FCAU: Fiat Chrysler Auto is the 4th biggest car company by units in USA and includes multiple brands (Chrysler, Jeep, Maserati, Fiat, Alfa Romeo, Dodge, Ram …).
Even if FCAU doesn’t distribute any dividend at the moment, I consider it as an excellent dividend generator due to its family ownership and its undervalued price.
FCAU is in the process of big turnaround started few years ago with Chrysler acquisition from bankruptcy and now improving European and South American Operation of the whole group.

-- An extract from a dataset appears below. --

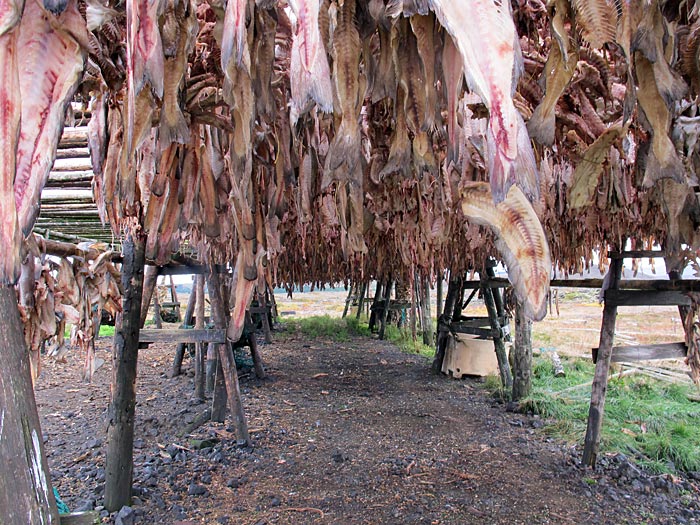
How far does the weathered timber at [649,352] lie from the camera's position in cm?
313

Its 2018 target of 10B$ EBIT and debt free is ambitious and challenging, especially considering that its capitalization is lower than 8B$. In few words they could buy back the whole company (@current prices) with few months of profit only.
and here my calculation:
- let’s consider that they reach only 8B$ EBIT and 5.5B$ Net Profit
- if they distribute 40% as dividend (very common and conservative number), they will distribute 2.2B$ or 27.5% of current prices
Why am I considering this company?
- I am confident on the management, considering that it has been conservative so far and achieved amazing results from sales and financial point of view, making FCAU shareholders very happy during the last 4 years. On top, it’s one of the few that is very Free Cash Flow concerned. So not only it’s focus on profitability but also on how it’s using its Cash.
- Few things are going to improve Net Profit in the coming quarters:
- lower interest cost (in few years it could be reduced by 1B$)
- expansion in Asia of Maserati and Jeep Brand
- recovery in Brasil (where it’s the biggest producer)
- additional operational improvement in Europe, where Fiat and Jeep growth can guarantee decent profit
- on top, a stronger $ could boost american profit comparing with the debt in € currency
Clearly there are also risks:
- Alfa Romeo’s relaunch that has failed so far
- Drop in Global vehicle demand, softening in USA where they have pushed aggressively
- low marginality in Europe
However, I believe these are more than included in current prices.
It’s clear that if half of the things goes along, FCAU is highly undervalued and it could generate a massive dividend.
And I am not alone: according to Morningstar, FCAU is a 5 stars investment with 900m$ free cash flow in 2015 and 800m $ in the last six months (+100% YoY), with 16$ target price (today is 6,5$)!!
In 2018, with 1-2$ potential dividend per share, it could be your next dividend for you.